When Hamza Warsame fell to his death from a Capitol Hill apartment building in December 2015, it sparked an international controversy and an outpouring of grief and outrage within Seattle’s Muslim community. Concerns spread that the promising Seattle Central College student had been the victim of an anti-Muslim hate crime and the Seattle Police Department was withholding information on the case.
A Seattle Police report completed earlier this year and recently made available reveals more details on why authorities believe the 16-year-old’s death was an accident and not a hate crime. The newly released report follows the determination by the King County Medical Examiner that Warsame’s death was accidental. Chief among the new details: the teen may have been trying to jump to an adjacent roof after smoking marijuana for the first time.
The report also includes the first information released about the 21-year student who was with Warsame when he fell.
According to the documents, first reported on by the Seattle Times, Warsame arrived at an apodment building near Summit and Thomas at 2:30 PM on December 5th to work on a project with a fellow student.
The 21-year-old male classmate told police that Warsame said he never smoked marijuana before but wanted to try it. After the two smoked, the student told police he began to make some food. Soon after, around 3:30 PM, he said Warsame became “frantic” over how smoking marijuana would affect his standing as a Muslim.
Warsame said he needed air. Before the other student could react, he told police Warsame had opened the patio door, leapt over a three-foot railing, and jumped from the balcony’s ledge.
“He was saying something about religion … really weird,” the student told police. “I don’t know why… all of a sudden, he jumped off.”
A deceptively large gap between two buildings could have been a factor in the fall. A two-foot ledge extends beyond the apodment’s patio railing. Police later observed that when standing on the patio it appears the adjacent building is flush against the apodment building, when in fact there is an 11.5-foot alley separating them.
A detective noted in a report, “It is possible he attempted to jump to another building but misjudged the distance and subsequently fell.” The King County Medical Examiner found that evidence suggested Warsame jumped from the balcony, and that it was unlikely he was pushed. According to police there were no signs of a struggle inside the apartment. Relatives of Warsame told CHS he was not suicidal or depressed.
Warsame’s blood was later found to contain “relatively high” levels of THC, the psychoactive component in marijuana. While Warsame’s judgement may have been impaired by the drug given to him by his classmate, King County prosecutors said that the classmate was not responsible for Warsame’s death.

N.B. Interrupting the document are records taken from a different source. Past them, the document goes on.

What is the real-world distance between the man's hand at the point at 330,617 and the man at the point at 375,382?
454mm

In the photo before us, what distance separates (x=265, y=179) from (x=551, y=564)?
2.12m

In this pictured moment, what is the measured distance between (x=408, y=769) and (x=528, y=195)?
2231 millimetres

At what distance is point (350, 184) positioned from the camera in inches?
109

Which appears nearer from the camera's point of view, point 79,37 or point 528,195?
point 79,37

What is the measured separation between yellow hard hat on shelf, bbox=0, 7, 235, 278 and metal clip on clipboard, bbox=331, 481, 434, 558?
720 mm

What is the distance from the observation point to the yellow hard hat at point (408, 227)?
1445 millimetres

The office agreed with investigators that the death was accidental and did not file charges in the case.
In the course of the investigation, students at Seattle Central and others in Seattle’s Muslim community began using social media to call attention to the death with the #justice4hamza campaign. City Council District 3 rep Kshama Sawant said rising Islamophobia contributed to the wave of concern around the teen’s death.
According to police, the 21-year-old student retained a lawyer when rumors circulated that Warsame had been the victim of an anti-Muslim hate crime.

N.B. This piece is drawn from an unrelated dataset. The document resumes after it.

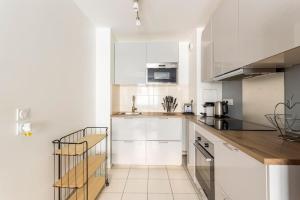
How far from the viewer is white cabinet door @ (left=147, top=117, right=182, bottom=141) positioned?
3.13 meters

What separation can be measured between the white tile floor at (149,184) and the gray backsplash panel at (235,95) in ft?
3.57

Warsame attended Rainier Beach High School and was starting his first quarter at Seattle Central under the college’s Running Start program, a SCC spokesperson told CHS. Running Start allows high school juniors and seniors to take college–level classes for high school and college credit. His sister told CHS the family immigrated from Somalia to Seattle in 1994. She said Hamza wanted to attend MIT in Boston to study computer science.